Изменить размер шрифта - +

— Брось, папаня, шутки-то шутить, — в сердцах огрызнулся Федор. — До точки баба дошла, до полной. Одно богатство два рта, спасибо, Маруська помогает, совсем каюк бы настал.

Старик и тут согласно закивал, мгновенно перестраиваясь на новый лад:

— А я что, Федя, я ничего. Сам сочувствие имею, одной с двумя, без подспорья, спасу нет, как чижало, — но упрямая злость, изъедавшая его, все же прорвалась в нем. — Только Клавке-то Андреевой, так думаю, не легше было, когда ее с ейными детями, чуть не в одном исподнем те, вроде Лешки Самсонова, в Сибирю гнали, а добра у ей случилось корова да лошадь, без мужа одна горбатила.

— Твоя правда, Севастьяныч, — откликнулся с верхних нар напротив Николай Овсянников, обычно молчаливый и обстоятельный мужик из соседнего с ними Кондрова. — Одна ли Клавка! А Венька Агуреев? А Семен Лакирев? А Гаврюшкин торбеевский? Небось помнишь, как взяли они его, будто бешеного, и все рукоятью, рукоятью по темени! Особливо один очкарик старался: плюгавенький такой, в чем душа держится, а ярился дак за троих: «Бей их, кричит, кулацкую сволочь!» Такая паскуда, сейчас вспомню — душа горит!

Он вдруг замолк, чувствуя, видно, что сгоряча сказал лишнее. Мужик Овсянников был битый, мятый и много катанный: битый Гражданской, мятый Голодухой коллективизации и катанный потом по этапам за незаконно кошенный лужок в Кондровской рощице. Счастье его — Вторая Война все списала, домой вернулся в орденах до поясного ремня, а то бы не видать ему до могилы не только покоя, но даже этой вот вербовки.

На Курилы Овсянников подался вместе с женой Клавдией — вечно поджатые губы на безбровом и злом лице — и единственной дочкой, тихой семнадцатилетней беляночкой — Любой, беременной от прохожего молодца, в чем она загодя призналась родителям. Как правило, семейство это переговаривалось между собой только шепотом и старалось держаться особняком от остальных, то ли из-за дочери, то ли просто по давней привычке.

Вообще, вагон делился на четыре части, четыре закутка, четыре покуда разделенных и замкнутых мира: по два с каждой стороны и на каждой двое нар — верхние и нижние, с добротной времянкой посредине. Самохины занимали нижнее левое отделение, Овсянниковы — верхнее правое. Они и оказались здесь единственными чисто деревенскими. Другие две семьи были из Узловска.

Напротив Самохиных размещалась молодая пара Тягуновых. Сергей заводной слесарь локомотивного депо и Наталья — счетовод из станционной бухгалтерии: разбитная, бойкая, с кирпичной рыжей челкой наискосок ото лба до уха. Она куда-то постоянно бегала, что-то добывала, запасала впрок, не забывая при этом постреливать в сторону Федора бесовским глазом.

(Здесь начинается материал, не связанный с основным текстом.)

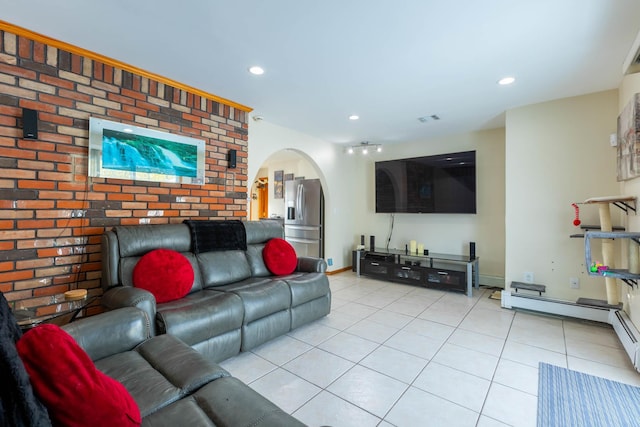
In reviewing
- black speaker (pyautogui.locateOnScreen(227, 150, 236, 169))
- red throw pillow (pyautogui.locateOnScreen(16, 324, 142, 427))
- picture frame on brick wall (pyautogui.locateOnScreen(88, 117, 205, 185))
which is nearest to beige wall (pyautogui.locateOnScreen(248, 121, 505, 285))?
black speaker (pyautogui.locateOnScreen(227, 150, 236, 169))

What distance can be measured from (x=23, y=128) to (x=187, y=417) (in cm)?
231

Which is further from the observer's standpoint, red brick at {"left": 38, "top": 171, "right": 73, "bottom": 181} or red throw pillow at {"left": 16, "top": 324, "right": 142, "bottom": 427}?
red brick at {"left": 38, "top": 171, "right": 73, "bottom": 181}

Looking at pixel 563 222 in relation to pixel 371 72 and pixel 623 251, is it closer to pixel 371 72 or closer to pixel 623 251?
pixel 623 251

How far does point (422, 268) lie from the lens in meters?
4.29

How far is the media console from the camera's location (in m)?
4.00

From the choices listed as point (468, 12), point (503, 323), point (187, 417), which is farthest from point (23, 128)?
point (503, 323)

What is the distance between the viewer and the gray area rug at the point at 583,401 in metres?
1.61

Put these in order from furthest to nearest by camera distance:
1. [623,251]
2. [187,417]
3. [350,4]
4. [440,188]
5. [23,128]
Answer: [440,188]
[623,251]
[23,128]
[350,4]
[187,417]

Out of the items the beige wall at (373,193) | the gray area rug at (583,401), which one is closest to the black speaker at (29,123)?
the beige wall at (373,193)

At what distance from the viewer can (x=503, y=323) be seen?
2.96m

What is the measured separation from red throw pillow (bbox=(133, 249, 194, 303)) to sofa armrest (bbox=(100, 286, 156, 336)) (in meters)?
0.21

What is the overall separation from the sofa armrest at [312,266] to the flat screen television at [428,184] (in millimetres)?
2344

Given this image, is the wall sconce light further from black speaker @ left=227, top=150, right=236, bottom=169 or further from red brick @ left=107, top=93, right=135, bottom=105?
red brick @ left=107, top=93, right=135, bottom=105

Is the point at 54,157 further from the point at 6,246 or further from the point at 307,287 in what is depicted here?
the point at 307,287
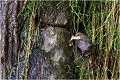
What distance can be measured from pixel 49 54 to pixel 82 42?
249 mm

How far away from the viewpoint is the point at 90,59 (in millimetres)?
1711

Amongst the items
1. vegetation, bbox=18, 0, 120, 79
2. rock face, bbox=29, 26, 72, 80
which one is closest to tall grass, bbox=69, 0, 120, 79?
vegetation, bbox=18, 0, 120, 79

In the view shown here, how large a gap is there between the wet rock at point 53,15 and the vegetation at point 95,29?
0.04m

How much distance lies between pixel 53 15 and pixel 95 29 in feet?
1.07

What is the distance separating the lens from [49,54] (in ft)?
5.38

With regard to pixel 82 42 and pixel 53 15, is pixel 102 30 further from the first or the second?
pixel 53 15

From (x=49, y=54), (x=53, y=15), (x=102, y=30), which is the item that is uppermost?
(x=53, y=15)

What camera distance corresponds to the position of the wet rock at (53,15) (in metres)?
1.67

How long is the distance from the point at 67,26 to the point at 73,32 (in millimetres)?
63

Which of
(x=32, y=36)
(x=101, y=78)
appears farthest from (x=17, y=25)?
(x=101, y=78)

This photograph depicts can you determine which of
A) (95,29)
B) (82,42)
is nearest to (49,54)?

Над Самохиными ворошилось многочисленное семейство узловского татарина Алимжана Батыева, конечно же, по кличке «Батый», и там — наверху, с утра до ночи, галдела, плакала и смеялась, тараторила разноголосая кутерьма.

Эта красная коробка на колесах, этот видавший виды железнодорожный челн должен был стать теперь для всех их домом и крепостью на много дней пути до самого Великого, или, как его еще называют, Тихого океана.

Когда Федор думал об этом, ему становилось одновременно и весело, и тревожно. Война покантовала его по теплушкам и пульманам, кажется, всех типов и состояний, но одно дело — сутки-двое, да еще, чаще всего, в мужской компании, где и ехать-то было сплошное удовольствие, как говорится, и себя покажешь и на людей посмотришь, а другое, когда в каждом углу по семейству, иное еще и с целым выводком. «Вот, елки-палки, кошкин дом, — посмеивался он про себя, — хоть плачь, хоть падай!»

Федор поднялся было покурить на воздух, но едва потянулся к двери, та, словно по-щучьему велению, распахнулась перед ним, и в ее проеме обозначилось скуластое, в сетке продубленных морщин лицо — золотозубый рот в улыбке от ушей до ушей:

— Привет, работяги! Как живете-можете?

— Живем ничего, — за всех ответил Федор: он почему-то сразу понравился Федору, этот «фиксатый» дядя, — можем плохо.